[Asie]

[Asie]

$3,800.00

ANDRE THEVET

Size: 18" X 14"

Condition: Narrow margins. Very slight tear at the upper right neat line but not affecting image.

Description:

A very rare and beautiful woodcut of Asia published in La cosmographie universelle d'Andre Thévet, cosmographe du roy: illustree de diverses figures des choses plus remarquables veues par l'auteur, & incogneues de noz anciens & modernes. Thévet’s La cosmographie was published as a two volume set that described Asia, Africa, the Americas and Europe with their accompanying maps.  It has been considered one of the first European encyclopedia.
As Cosmographer Royal under Henri II and chaplain to his Queen Catherine de Medici, Thévet had a privileged access to information from one of the 16th Century’s leading European powers.

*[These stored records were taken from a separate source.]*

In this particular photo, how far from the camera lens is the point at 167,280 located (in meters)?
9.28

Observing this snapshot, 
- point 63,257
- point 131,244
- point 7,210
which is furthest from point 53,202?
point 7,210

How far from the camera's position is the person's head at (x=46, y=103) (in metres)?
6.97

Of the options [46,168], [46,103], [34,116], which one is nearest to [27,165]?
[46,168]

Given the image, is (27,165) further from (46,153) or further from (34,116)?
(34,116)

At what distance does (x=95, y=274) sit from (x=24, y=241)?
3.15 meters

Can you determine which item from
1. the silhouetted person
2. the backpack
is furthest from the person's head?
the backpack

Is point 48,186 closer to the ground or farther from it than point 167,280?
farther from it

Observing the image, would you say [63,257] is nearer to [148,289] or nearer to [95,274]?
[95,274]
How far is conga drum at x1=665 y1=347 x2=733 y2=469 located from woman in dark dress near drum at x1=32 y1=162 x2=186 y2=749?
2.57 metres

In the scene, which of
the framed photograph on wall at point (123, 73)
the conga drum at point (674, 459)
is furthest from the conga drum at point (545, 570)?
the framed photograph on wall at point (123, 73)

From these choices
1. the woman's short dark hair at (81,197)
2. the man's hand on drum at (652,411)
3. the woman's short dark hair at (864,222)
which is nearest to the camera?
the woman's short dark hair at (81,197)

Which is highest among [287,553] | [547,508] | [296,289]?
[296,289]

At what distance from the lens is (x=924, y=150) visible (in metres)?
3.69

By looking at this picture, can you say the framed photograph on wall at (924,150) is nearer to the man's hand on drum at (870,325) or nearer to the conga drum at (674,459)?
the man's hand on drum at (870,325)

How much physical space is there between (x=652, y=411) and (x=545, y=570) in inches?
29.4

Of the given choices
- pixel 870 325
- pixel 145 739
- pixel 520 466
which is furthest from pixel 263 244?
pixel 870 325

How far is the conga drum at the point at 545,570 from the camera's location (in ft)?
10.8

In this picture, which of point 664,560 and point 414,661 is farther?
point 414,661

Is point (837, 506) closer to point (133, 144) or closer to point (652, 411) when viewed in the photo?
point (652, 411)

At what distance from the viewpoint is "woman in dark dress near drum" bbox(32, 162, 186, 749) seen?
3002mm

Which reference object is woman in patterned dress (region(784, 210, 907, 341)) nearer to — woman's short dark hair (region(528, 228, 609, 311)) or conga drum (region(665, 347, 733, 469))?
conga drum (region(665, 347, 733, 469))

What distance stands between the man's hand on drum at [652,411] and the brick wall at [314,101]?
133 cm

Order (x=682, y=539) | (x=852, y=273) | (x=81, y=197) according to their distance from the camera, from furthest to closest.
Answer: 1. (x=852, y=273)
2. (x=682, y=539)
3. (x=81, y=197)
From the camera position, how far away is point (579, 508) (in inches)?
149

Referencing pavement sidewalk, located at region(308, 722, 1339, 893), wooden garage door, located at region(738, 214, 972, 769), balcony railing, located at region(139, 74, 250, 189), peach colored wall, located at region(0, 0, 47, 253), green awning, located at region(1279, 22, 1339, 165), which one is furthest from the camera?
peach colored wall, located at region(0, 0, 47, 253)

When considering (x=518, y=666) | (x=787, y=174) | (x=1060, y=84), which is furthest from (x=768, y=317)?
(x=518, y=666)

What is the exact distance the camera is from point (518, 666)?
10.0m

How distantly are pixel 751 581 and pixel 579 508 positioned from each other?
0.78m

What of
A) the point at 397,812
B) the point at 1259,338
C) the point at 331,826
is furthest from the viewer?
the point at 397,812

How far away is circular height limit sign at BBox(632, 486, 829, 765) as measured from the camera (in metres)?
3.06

That being said, the map of Asia would most likely have been drawn using information gathered by the Portuguese, as they more or less controlled and  monopolized the maritime trade routes to and from the region.
However, the map’s depiction of the straight of Anian in the “Partie du continent des terres neufves” is indicative of European aspirations to unlocking the Portuguese monopoly of Asia by a route from the West.  In fact, it would only be two years after Thévet’s map that Francis Drake in 1577, sailing under the English flag, attempted to find the Straight first mentioned in a map by Giacomo Gastaldi in 1562 and thus offer a route to Asia via North America.
That being said, although Thévet’s works are sometimes characterized with first hand information gathered from his vast travels, he was unable to completely escape the medieval mind-frame.  His maps for example are filled with imaginary creatures and sea monsters.  That being said, what Thévet might have lost through scientific objectivity, the modern eye gains a valuable artistic depiction of early explorations to lands previously unknown.